The original intent of the SEG was that it be used as a tool for postmarket surveillance to assess risks for hypoglycemia or hyperglycemia due to blood glucose measurement inaccuracies;8,24 the idea of using the SEG to extend an indication was not considered. Although the SEG has been applied to flash glucose monitoring data, 25 this is the first work that uses SEG data to assess risks of extending a labeled indication for an approved product and first to apply the SEG to a CGM system.
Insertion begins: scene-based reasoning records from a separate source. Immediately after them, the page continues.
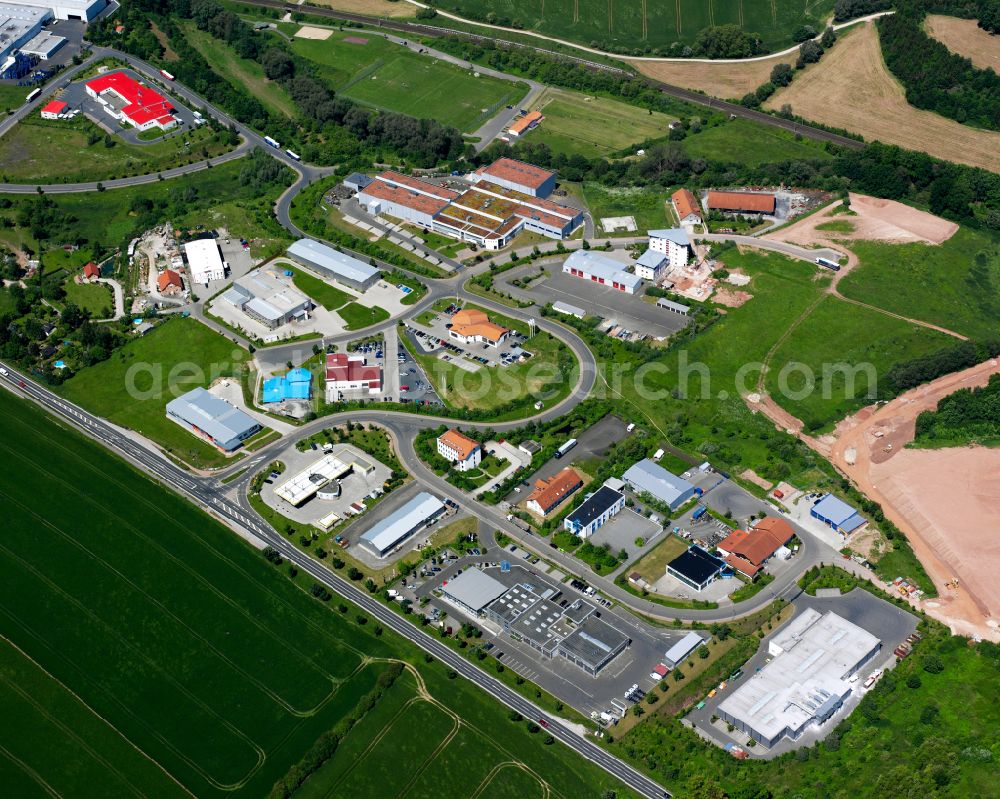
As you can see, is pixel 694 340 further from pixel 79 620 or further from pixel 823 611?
pixel 79 620

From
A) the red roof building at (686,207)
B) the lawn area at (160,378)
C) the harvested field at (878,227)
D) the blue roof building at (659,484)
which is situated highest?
the red roof building at (686,207)

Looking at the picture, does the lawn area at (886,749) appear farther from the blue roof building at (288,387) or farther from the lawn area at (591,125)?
the lawn area at (591,125)

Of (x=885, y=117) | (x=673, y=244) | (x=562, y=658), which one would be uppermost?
(x=885, y=117)

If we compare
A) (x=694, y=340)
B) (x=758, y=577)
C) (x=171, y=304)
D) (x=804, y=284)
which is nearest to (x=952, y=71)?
(x=804, y=284)

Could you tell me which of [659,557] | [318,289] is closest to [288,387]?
[318,289]

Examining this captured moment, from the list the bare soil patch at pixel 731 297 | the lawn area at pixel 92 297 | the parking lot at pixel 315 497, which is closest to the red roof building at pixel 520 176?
the bare soil patch at pixel 731 297

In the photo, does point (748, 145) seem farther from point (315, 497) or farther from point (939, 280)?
point (315, 497)
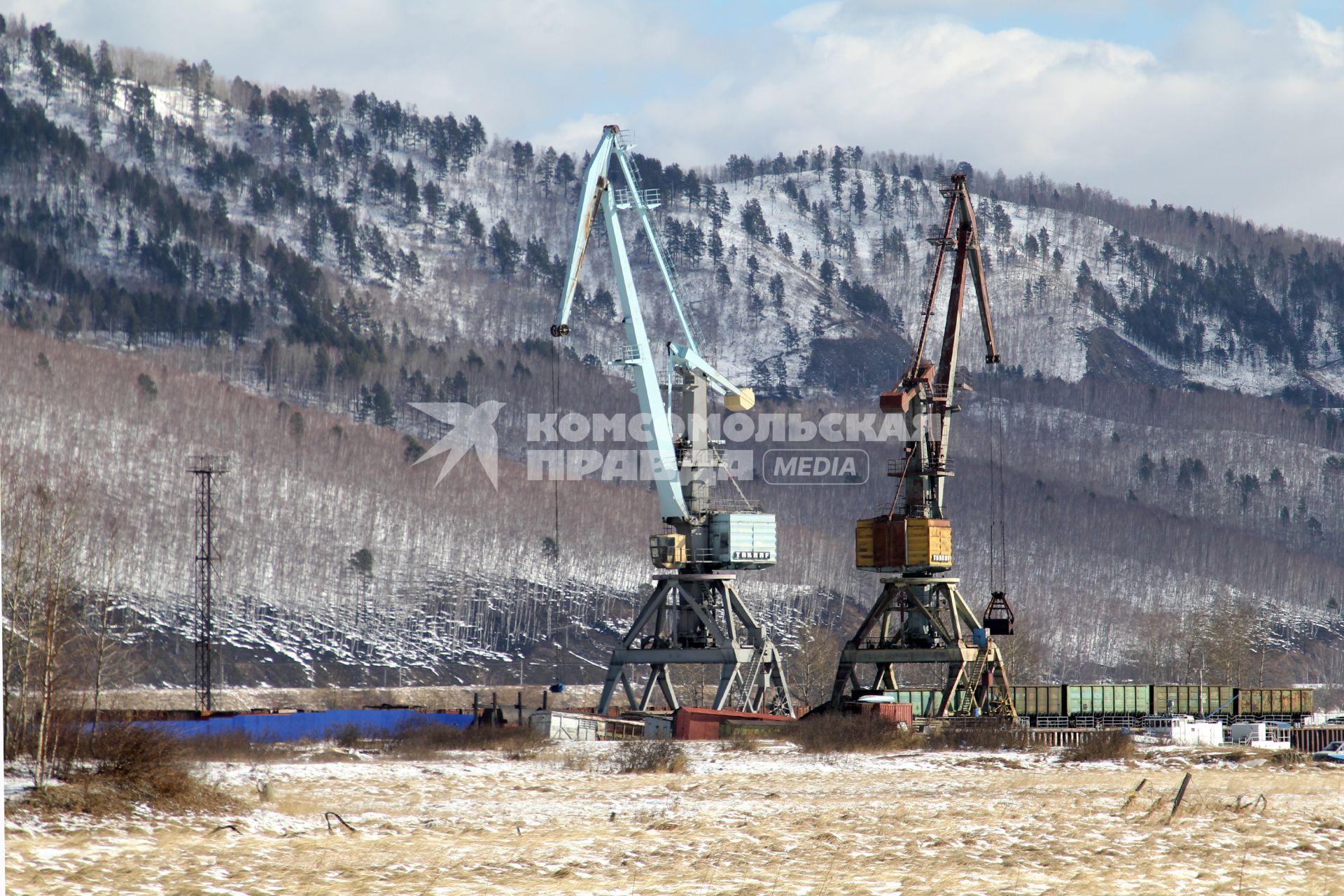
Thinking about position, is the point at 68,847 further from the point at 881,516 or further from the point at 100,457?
the point at 100,457

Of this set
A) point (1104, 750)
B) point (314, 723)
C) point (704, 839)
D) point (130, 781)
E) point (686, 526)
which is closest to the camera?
point (704, 839)

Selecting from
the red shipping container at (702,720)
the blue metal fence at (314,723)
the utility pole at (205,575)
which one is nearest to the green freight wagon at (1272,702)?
the red shipping container at (702,720)

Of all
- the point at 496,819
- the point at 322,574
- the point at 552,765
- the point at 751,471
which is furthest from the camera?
the point at 751,471

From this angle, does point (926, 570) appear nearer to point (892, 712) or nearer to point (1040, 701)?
point (892, 712)

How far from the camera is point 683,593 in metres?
68.7

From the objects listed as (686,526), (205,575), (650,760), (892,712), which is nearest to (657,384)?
(686,526)

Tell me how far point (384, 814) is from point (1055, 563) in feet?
578

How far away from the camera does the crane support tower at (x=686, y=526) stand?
67.6m

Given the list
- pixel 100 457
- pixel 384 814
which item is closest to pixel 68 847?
pixel 384 814

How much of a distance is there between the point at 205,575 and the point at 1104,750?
264 feet

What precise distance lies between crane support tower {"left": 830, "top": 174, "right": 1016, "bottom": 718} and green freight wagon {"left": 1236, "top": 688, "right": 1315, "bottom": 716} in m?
16.8

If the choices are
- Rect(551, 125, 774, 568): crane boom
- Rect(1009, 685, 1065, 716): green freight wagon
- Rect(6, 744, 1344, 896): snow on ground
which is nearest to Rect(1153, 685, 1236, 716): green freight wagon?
Rect(1009, 685, 1065, 716): green freight wagon

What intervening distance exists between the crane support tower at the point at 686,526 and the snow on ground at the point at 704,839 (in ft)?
87.5

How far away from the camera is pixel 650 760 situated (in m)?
46.2
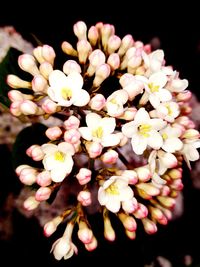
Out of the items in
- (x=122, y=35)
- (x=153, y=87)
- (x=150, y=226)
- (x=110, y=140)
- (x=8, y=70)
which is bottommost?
(x=150, y=226)

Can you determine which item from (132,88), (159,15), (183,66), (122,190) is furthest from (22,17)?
(122,190)

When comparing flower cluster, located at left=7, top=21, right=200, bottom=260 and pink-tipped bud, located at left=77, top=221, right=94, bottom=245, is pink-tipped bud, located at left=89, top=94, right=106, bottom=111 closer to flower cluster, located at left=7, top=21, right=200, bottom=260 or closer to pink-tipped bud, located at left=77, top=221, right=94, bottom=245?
flower cluster, located at left=7, top=21, right=200, bottom=260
The SEG results suggest that there are minimal risks from basing routine diabetes management decisions on point estimates provided by the CGM system used here. 23 These risks are largely confined to Day 1 of sensor use, after which accuracy typically improves. 26 The risk assessment provided by the SEG does not account for potentially mitigating effects of trend information and alerts.
Nonadjunctive use of CGM data for diabetes management decisions has been formally studied in the recently completed REPLACE-BG study (NCT02258373), and has been an approved indication in the European Union and other jurisdictions since 2015. Based in part on the recommendation of an FDA advisory panel meeting, 27 this is now an approved indication for the Dexcom G5 Mobile system in the United States. 28 The revised labeling reflects common use of the technology1,11 and is expected to increase CGM adoption while reducing the burden of SMBG testing among CGM users.
Footnotes
Acknowledgements
The authors thank Christian Wakeman for development of the SEG macro.
Abbreviations
CGM, continuous glucose monitoring; FDA, Food and Drug Administration; MARD, mean absolute relative difference; SEG, surveillance error grid; SG, sensor glucose; SMBG, self-monitored blood glucose.
Declaration of Conflicting Interests
The author(s) declared the following potential conflicts of interest with respect to the research, authorship, and/or publication of this article: The authors are employees of Dexcom, Inc.
Funding
The author(s) received no financial support for the research, authorship, and/or publication of this article.